⟨

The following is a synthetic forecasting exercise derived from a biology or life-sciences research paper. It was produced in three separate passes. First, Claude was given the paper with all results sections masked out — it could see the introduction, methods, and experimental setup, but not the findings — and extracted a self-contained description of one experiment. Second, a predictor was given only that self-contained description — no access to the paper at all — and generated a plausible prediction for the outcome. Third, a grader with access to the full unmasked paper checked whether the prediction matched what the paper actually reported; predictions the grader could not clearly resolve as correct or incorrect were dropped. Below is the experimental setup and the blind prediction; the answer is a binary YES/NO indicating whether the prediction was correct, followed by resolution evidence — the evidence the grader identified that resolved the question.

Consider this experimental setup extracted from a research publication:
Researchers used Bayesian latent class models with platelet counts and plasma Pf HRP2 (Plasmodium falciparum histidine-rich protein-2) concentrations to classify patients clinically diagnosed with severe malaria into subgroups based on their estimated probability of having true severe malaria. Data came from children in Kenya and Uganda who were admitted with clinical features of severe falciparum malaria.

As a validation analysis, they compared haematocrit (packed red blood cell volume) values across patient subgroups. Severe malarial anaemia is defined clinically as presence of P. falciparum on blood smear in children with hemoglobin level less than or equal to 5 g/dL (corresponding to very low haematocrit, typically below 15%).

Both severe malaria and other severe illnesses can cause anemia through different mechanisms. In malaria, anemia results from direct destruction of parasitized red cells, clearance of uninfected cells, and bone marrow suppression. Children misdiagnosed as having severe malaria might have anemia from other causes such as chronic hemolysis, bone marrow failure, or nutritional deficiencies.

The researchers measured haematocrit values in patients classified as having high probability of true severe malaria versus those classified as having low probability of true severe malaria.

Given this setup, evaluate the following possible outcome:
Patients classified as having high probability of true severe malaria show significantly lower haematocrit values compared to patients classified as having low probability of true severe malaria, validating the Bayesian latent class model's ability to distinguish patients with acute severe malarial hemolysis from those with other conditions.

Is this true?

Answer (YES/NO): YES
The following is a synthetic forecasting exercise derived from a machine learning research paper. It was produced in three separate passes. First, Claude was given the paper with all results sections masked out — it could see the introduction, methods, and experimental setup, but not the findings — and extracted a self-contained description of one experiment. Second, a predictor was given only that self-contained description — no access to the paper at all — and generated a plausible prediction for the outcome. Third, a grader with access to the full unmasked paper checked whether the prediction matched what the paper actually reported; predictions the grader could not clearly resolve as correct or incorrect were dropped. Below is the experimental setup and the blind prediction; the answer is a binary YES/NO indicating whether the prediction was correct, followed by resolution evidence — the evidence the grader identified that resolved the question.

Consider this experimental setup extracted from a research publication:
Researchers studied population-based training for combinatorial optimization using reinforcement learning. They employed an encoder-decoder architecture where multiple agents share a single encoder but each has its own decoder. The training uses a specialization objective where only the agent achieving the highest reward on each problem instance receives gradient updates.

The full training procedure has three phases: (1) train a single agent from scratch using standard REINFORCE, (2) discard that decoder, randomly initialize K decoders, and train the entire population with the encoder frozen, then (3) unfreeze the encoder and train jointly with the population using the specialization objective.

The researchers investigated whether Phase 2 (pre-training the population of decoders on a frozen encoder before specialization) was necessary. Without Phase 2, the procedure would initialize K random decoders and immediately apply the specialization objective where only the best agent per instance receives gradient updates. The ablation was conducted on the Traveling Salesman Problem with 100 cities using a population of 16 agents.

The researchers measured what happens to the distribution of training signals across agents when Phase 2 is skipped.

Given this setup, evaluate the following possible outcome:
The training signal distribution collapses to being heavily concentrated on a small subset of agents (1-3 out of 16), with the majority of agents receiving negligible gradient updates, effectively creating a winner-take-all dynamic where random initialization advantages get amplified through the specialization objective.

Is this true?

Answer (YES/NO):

⟩

__YOUR ASSIGNMENT__
Write out a word-for-word copy of every entry above.

__TASK RESPONSE__
The following is a synthetic forecasting exercise derived from a biology or life-sciences research paper. It was produced in three separate passes. First, Claude was given the paper with all results sections masked out — it could see the introduction, methods, and experimental setup, but not the findings — and extracted a self-contained description of one experiment. Second, a predictor was given only that self-contained description — no access to the paper at all — and generated a plausible prediction for the outcome. Third, a grader with access to the full unmasked paper checked whether the prediction matched what the paper actually reported; predictions the grader could not clearly resolve as correct or incorrect were dropped. Below is the experimental setup and the blind prediction; the answer is a binary YES/NO indicating whether the prediction was correct, followed by resolution evidence — the evidence the grader identified that resolved the question.

Consider this experimental setup extracted from a research publication:
Researchers used Bayesian latent class models with platelet counts and plasma Pf HRP2 (Plasmodium falciparum histidine-rich protein-2) concentrations to classify patients clinically diagnosed with severe malaria into subgroups based on their estimated probability of having true severe malaria. Data came from children in Kenya and Uganda who were admitted with clinical features of severe falciparum malaria.

As a validation analysis, they compared haematocrit (packed red blood cell volume) values across patient subgroups. Severe malarial anaemia is defined clinically as presence of P. falciparum on blood smear in children with hemoglobin level less than or equal to 5 g/dL (corresponding to very low haematocrit, typically below 15%).

Both severe malaria and other severe illnesses can cause anemia through different mechanisms. In malaria, anemia results from direct destruction of parasitized red cells, clearance of uninfected cells, and bone marrow suppression. Children misdiagnosed as having severe malaria might have anemia from other causes such as chronic hemolysis, bone marrow failure, or nutritional deficiencies.

The researchers measured haematocrit values in patients classified as having high probability of true severe malaria versus those classified as having low probability of true severe malaria.

Given this setup, evaluate the following possible outcome:
Patients classified as having high probability of true severe malaria show significantly lower haematocrit values compared to patients classified as having low probability of true severe malaria, validating the Bayesian latent class model's ability to distinguish patients with acute severe malarial hemolysis from those with other conditions.

Is this true?

Answer (YES/NO): YES
The following is a synthetic forecasting exercise derived from a machine learning research paper. It was produced in three separate passes. First, Claude was given the paper with all results sections masked out — it could see the introduction, methods, and experimental setup, but not the findings — and extracted a self-contained description of one experiment. Second, a predictor was given only that self-contained description — no access to the paper at all — and generated a plausible prediction for the outcome. Third, a grader with access to the full unmasked paper checked whether the prediction matched what the paper actually reported; predictions the grader could not clearly resolve as correct or incorrect were dropped. Below is the experimental setup and the blind prediction; the answer is a binary YES/NO indicating whether the prediction was correct, followed by resolution evidence — the evidence the grader identified that resolved the question.

Consider this experimental setup extracted from a research publication:
Researchers studied population-based training for combinatorial optimization using reinforcement learning. They employed an encoder-decoder architecture where multiple agents share a single encoder but each has its own decoder. The training uses a specialization objective where only the agent achieving the highest reward on each problem instance receives gradient updates.

The full training procedure has three phases: (1) train a single agent from scratch using standard REINFORCE, (2) discard that decoder, randomly initialize K decoders, and train the entire population with the encoder frozen, then (3) unfreeze the encoder and train jointly with the population using the specialization objective.

The researchers investigated whether Phase 2 (pre-training the population of decoders on a frozen encoder before specialization) was necessary. Without Phase 2, the procedure would initialize K random decoders and immediately apply the specialization objective where only the best agent per instance receives gradient updates. The ablation was conducted on the Traveling Salesman Problem with 100 cities using a population of 16 agents.

The researchers measured what happens to the distribution of training signals across agents when Phase 2 is skipped.

Given this setup, evaluate the following possible outcome:
The training signal distribution collapses to being heavily concentrated on a small subset of agents (1-3 out of 16), with the majority of agents receiving negligible gradient updates, effectively creating a winner-take-all dynamic where random initialization advantages get amplified through the specialization objective.

Is this true?

Answer (YES/NO):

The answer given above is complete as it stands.